# [Task goal]
Let your answer be the line containing "genus: Acryllium" and every line below it to the end of the records, copied exactly.

++++ Supplied information

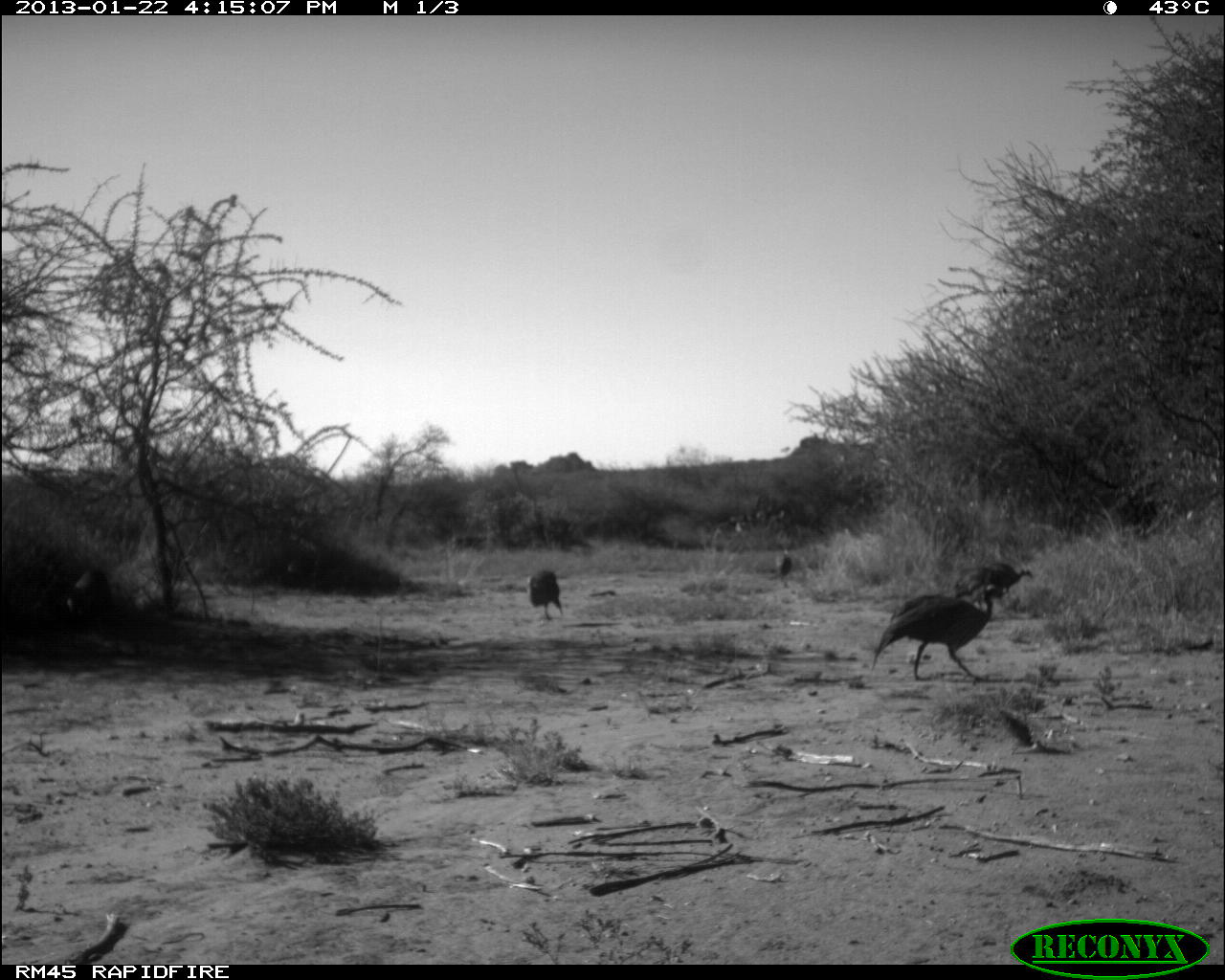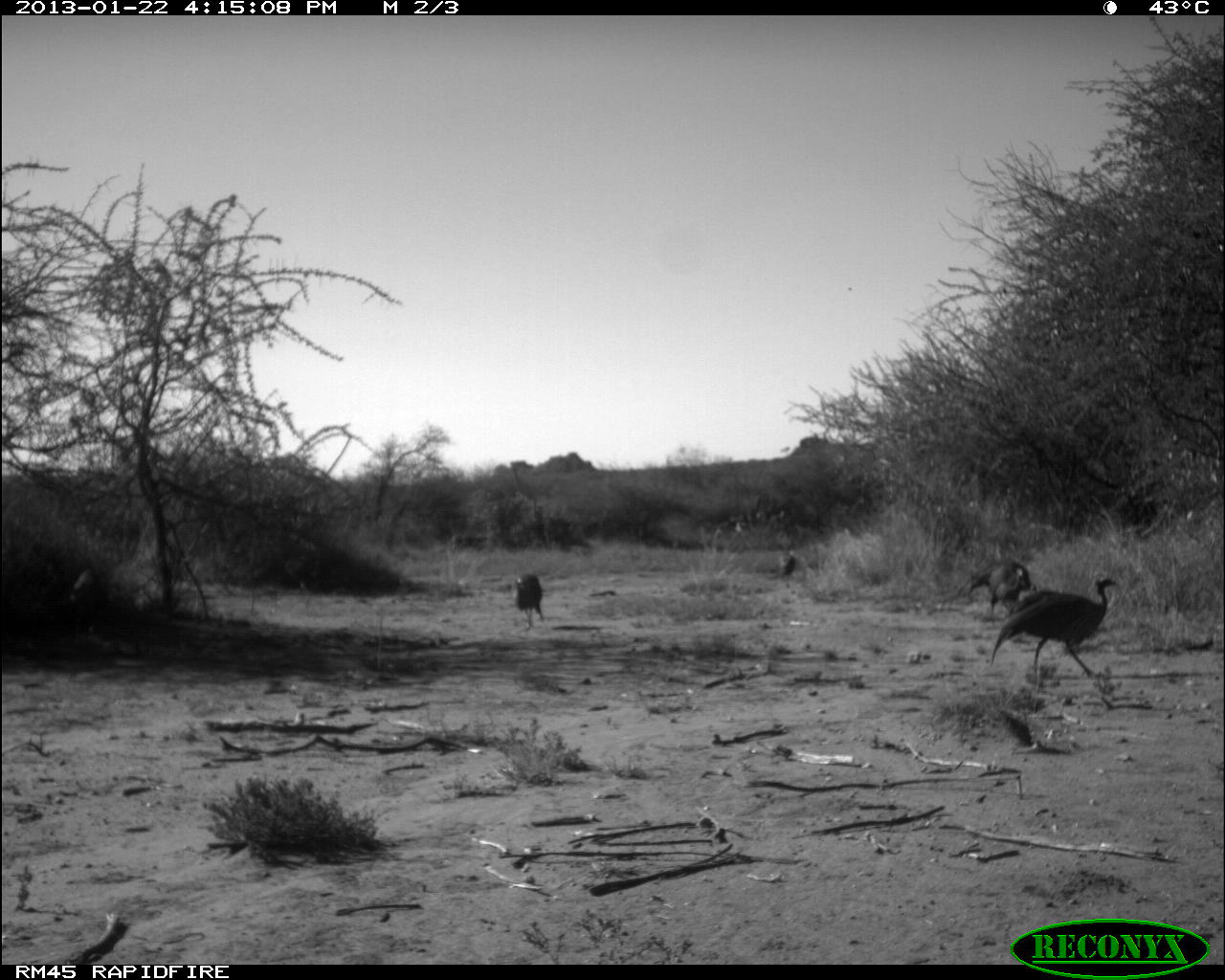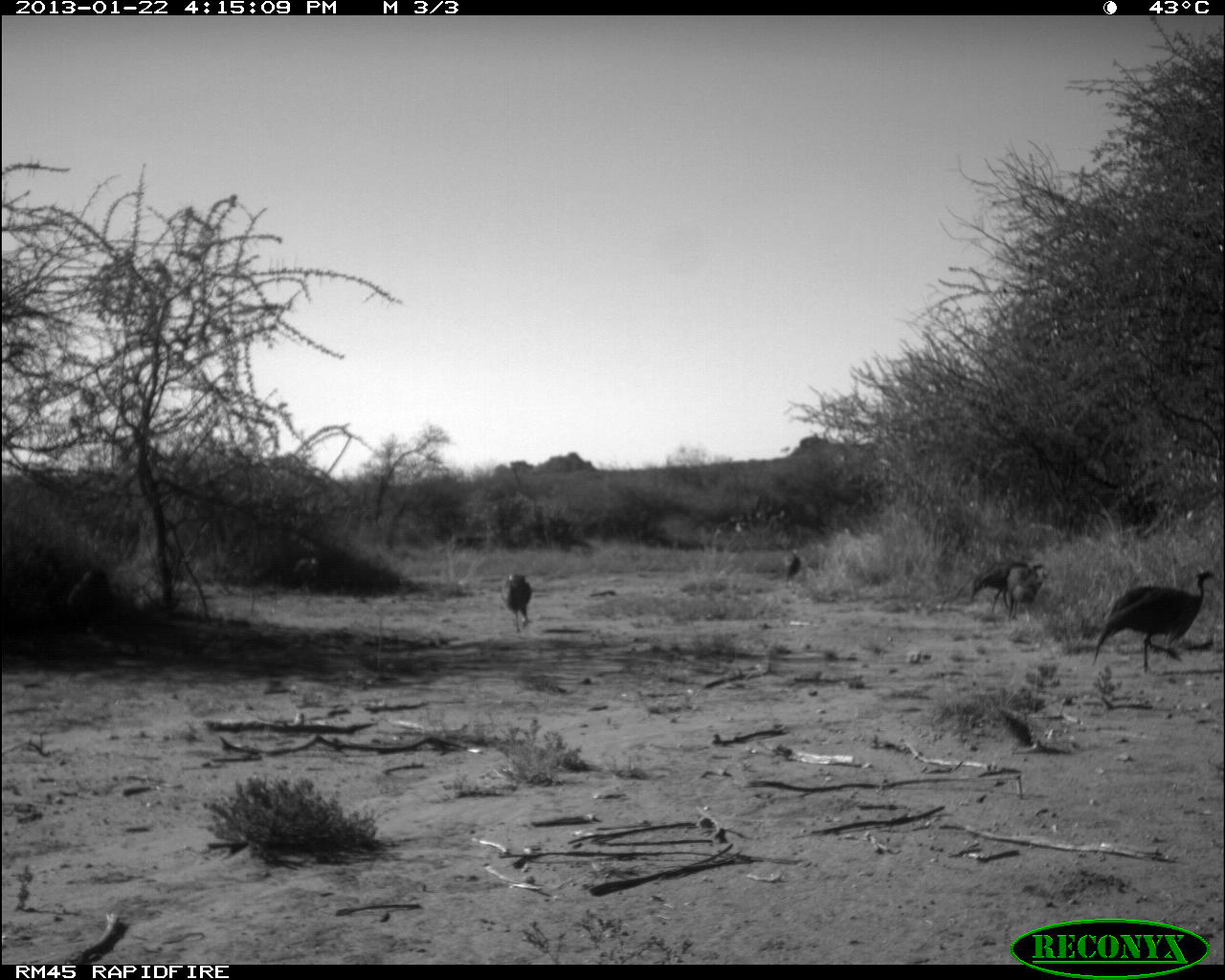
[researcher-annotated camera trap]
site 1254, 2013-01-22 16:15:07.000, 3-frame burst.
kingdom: Animalia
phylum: Chordata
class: Aves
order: Galliformes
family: Numididae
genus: Acryllium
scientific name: Acryllium vulturinum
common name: vulturine guineafowl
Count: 5.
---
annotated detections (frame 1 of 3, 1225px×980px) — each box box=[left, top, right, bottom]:
acryllium vulturinum: box=[872, 581, 1005, 684]; box=[951, 560, 1035, 597]; box=[529, 568, 568, 620]; box=[771, 545, 794, 589]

++++++++

# [Expected answer]
genus: Acryllium
scientific name: Acryllium vulturinum
common name: vulturine guineafowl
Count: 5.
---
annotated detections (frame 1 of 3, 1225px×980px) — each box box=[left, top, right, bottom]:
acryllium vulturinum: box=[872, 581, 1005, 684]; box=[951, 560, 1035, 597]; box=[529, 568, 568, 620]; box=[771, 545, 794, 589]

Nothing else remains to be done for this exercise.